(Données web image-légende)
────────────────

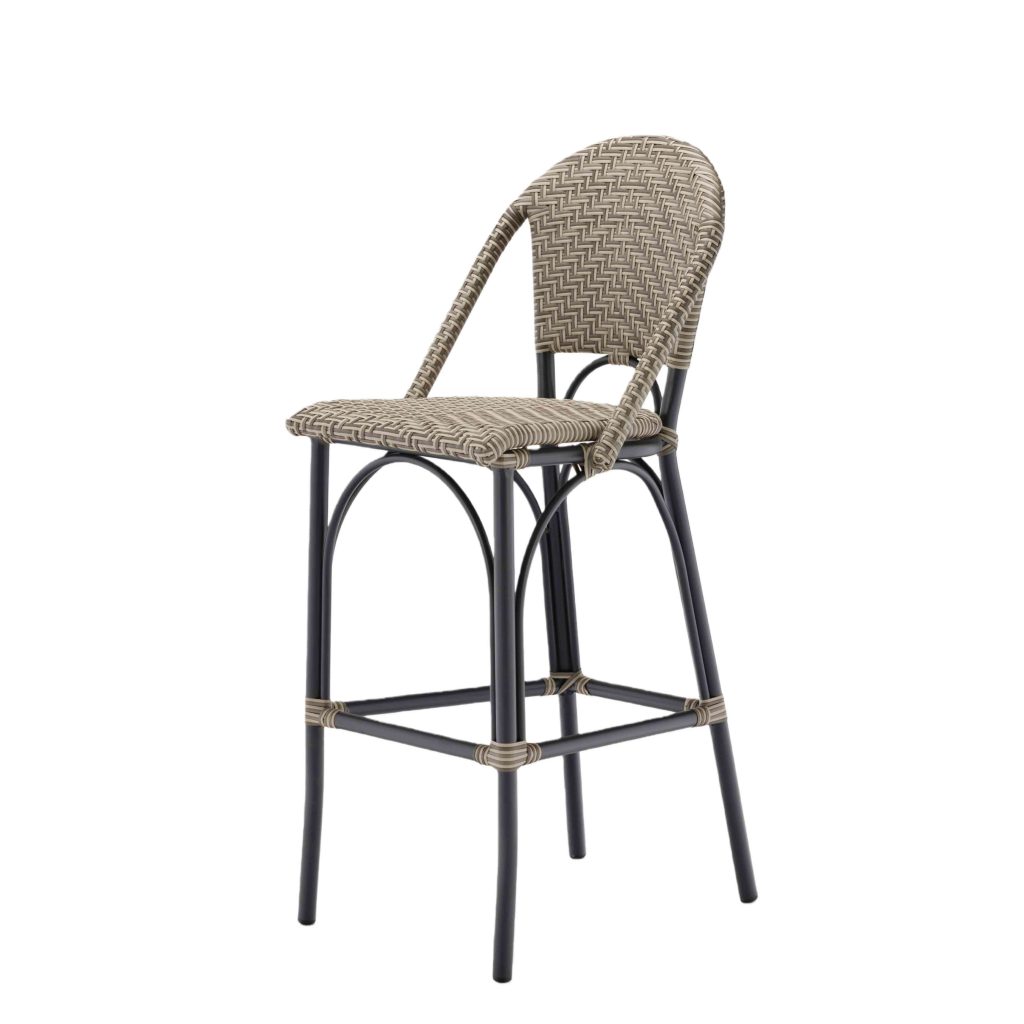 Aluminum PE Wicker Bar Stool（YT244）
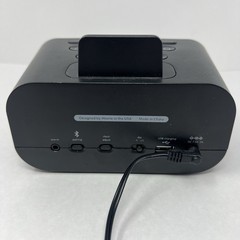 iHome Dual Alarm Clock Bluetooth Speaker USB iOS Android iBT22 AC Battery
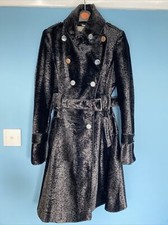 Karen Millen Signature Faux Pony Fur Jacket/coat Size 8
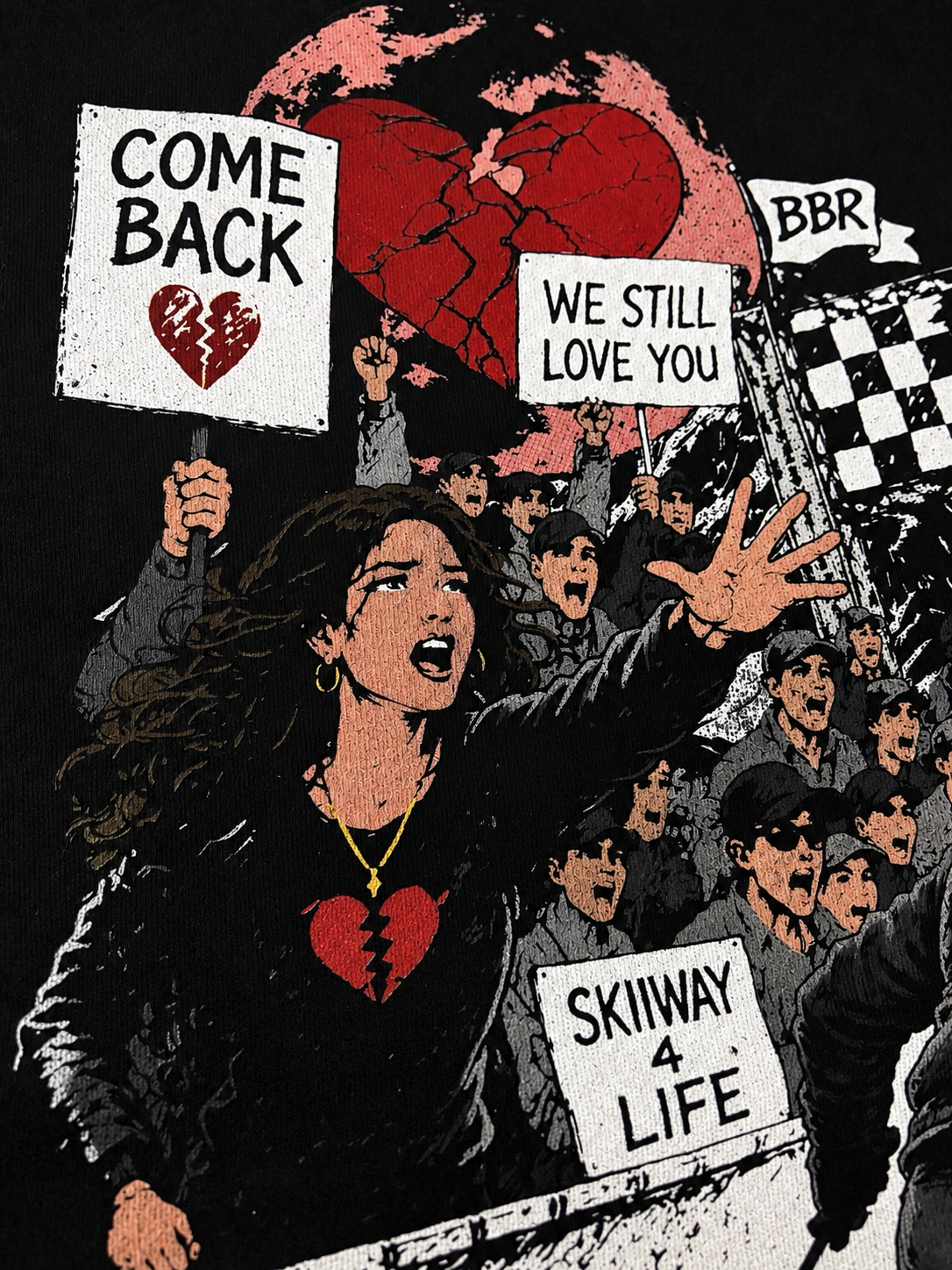 SKIIWAY X BBR — Finish Line Tee (BLACK)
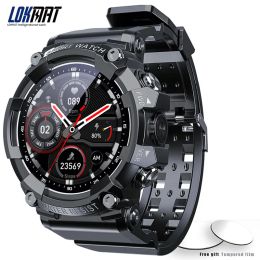 Devices LOKMAT ATTACK 3 Smart Watch Men Bluetooth Call Heart Rate IP68 Waterproof Messages Reminder Smartwatches Women for Android IOS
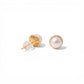 Radiate Elegance – Natural Pearl Stud Earrings in 925 Sterling Silver with Gold Plating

────────────────

Ordre de travail: Présentez toutes ces lignes sous forme de liste numérotée en omettant les lignes vides, et veuillez laisser les images de côté dans la réponse.

Résultat obtenu:
1.  Aluminum PE Wicker Bar Stool（YT244）
2.  iHome Dual Alarm Clock Bluetooth Speaker USB iOS Android iBT22 AC Battery
3.  Karen Millen Signature Faux Pony Fur Jacket/coat Size 8
4.  SKIIWAY X BBR — Finish Line Tee (BLACK)
5.  Devices LOKMAT ATTACK 3 Smart Watch Men Bluetooth Call Heart Rate IP68 Waterproof Messages Reminder Smartwatches Women for Android IOS
6.  Radiate Elegance – Natural Pearl Stud Earrings in 925 Sterling Silver with Gold Plating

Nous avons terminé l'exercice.